What needs to be done
Print the lines below unchanged, beginning at the line that contains "Rice Wine Tasting" and stopping after the line that contains "Boss - Montre".

Records supplied
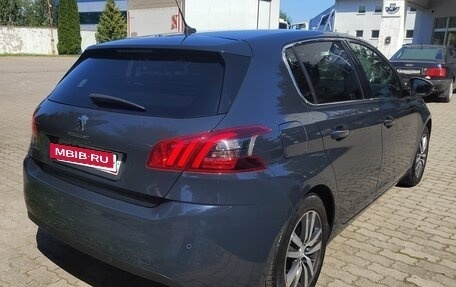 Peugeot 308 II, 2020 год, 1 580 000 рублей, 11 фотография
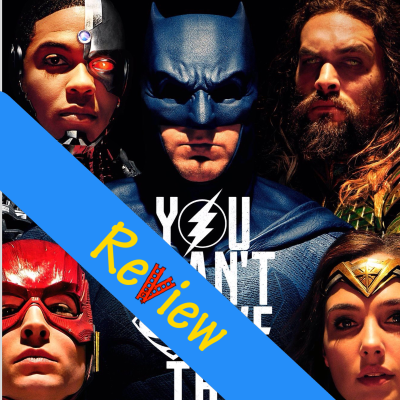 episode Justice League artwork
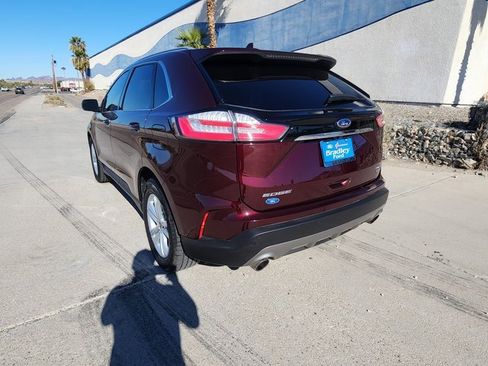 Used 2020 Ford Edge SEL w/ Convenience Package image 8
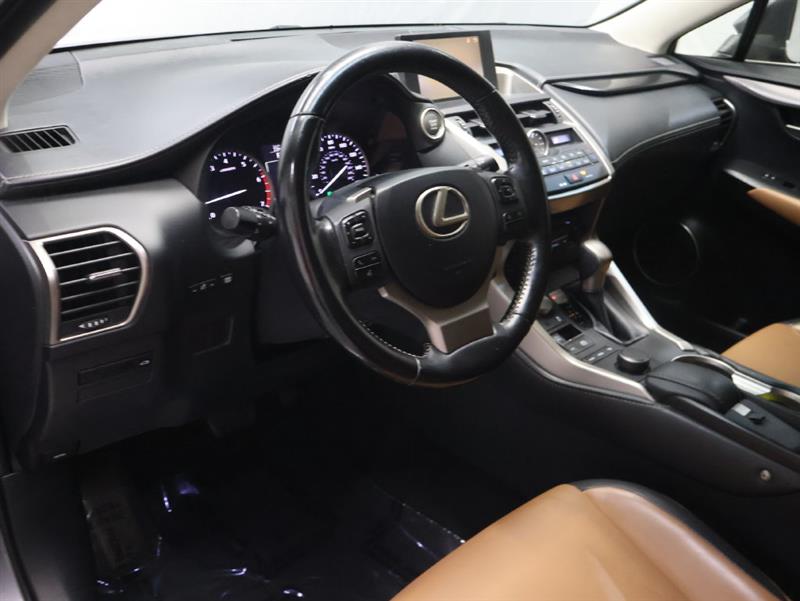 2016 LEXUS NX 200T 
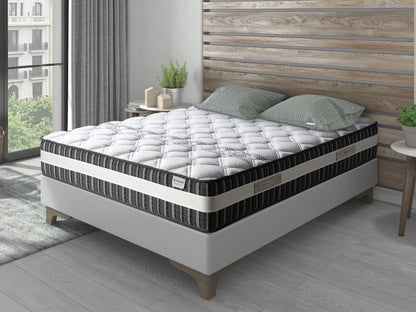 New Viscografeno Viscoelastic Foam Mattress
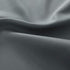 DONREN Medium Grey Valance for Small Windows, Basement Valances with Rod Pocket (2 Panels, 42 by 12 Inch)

==

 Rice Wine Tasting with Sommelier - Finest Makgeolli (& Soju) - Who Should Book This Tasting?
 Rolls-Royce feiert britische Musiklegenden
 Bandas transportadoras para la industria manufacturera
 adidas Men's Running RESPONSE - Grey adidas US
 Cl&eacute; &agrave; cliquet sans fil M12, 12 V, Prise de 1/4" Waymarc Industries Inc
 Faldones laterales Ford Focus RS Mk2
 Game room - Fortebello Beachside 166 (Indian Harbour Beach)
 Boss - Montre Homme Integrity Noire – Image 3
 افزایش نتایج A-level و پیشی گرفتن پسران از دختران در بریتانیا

...

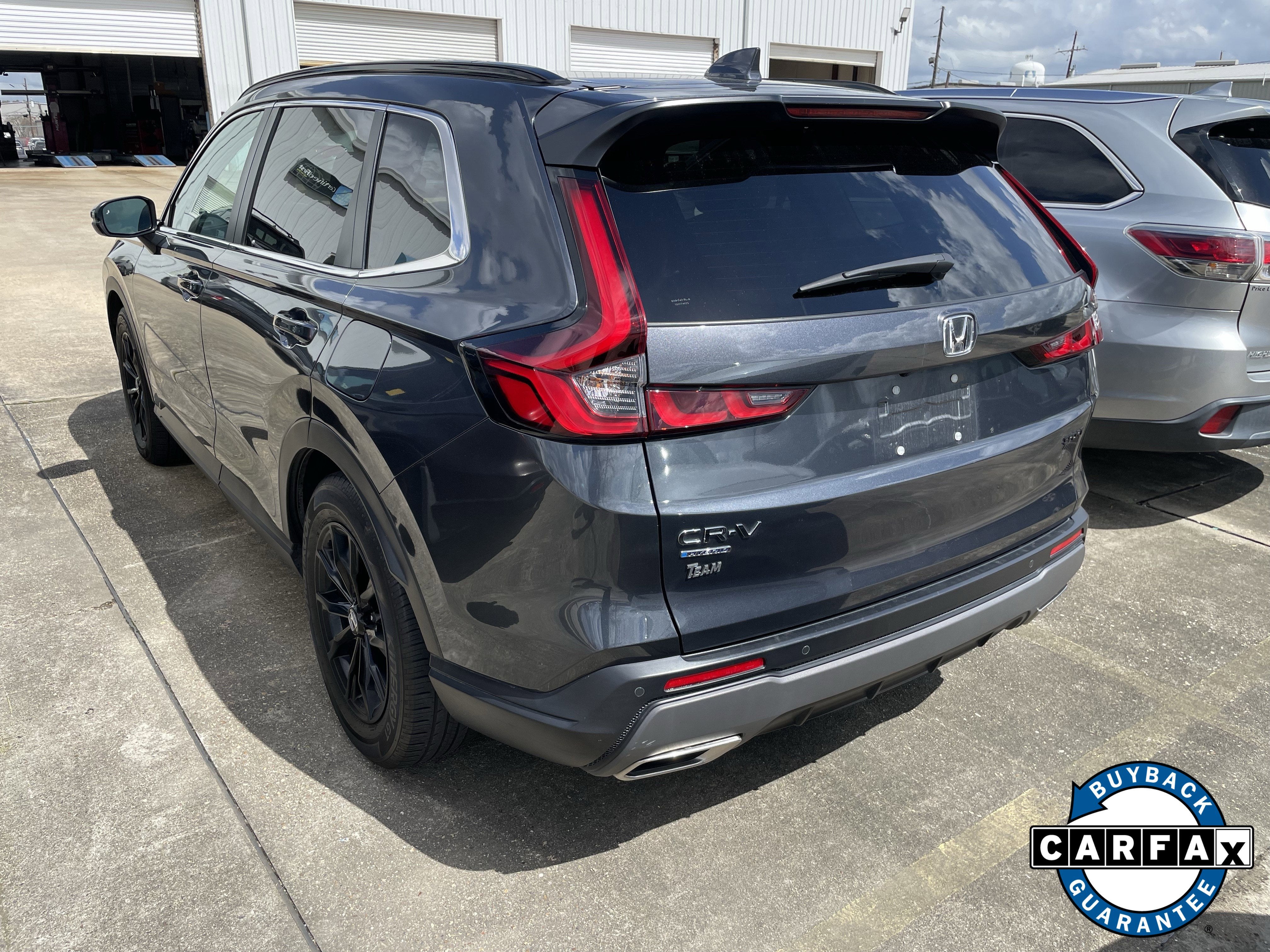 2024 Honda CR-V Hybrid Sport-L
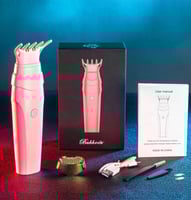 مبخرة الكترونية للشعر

Answer to this task
 Rice Wine Tasting with Sommelier - Finest Makgeolli (& Soju) - Who Should Book This Tasting?
 Rolls-Royce feiert britische Musiklegenden
 Bandas transportadoras para la industria manufacturera
 adidas Men's Running RESPONSE - Grey adidas US
 Cl&eacute; &agrave; cliquet sans fil M12, 12 V, Prise de 1/4" Waymarc Industries Inc
 Faldones laterales Ford Focus RS Mk2
 Game room - Fortebello Beachside 166 (Indian Harbour Beach)
 Boss - Montre Homme Integrity Noire – Image 3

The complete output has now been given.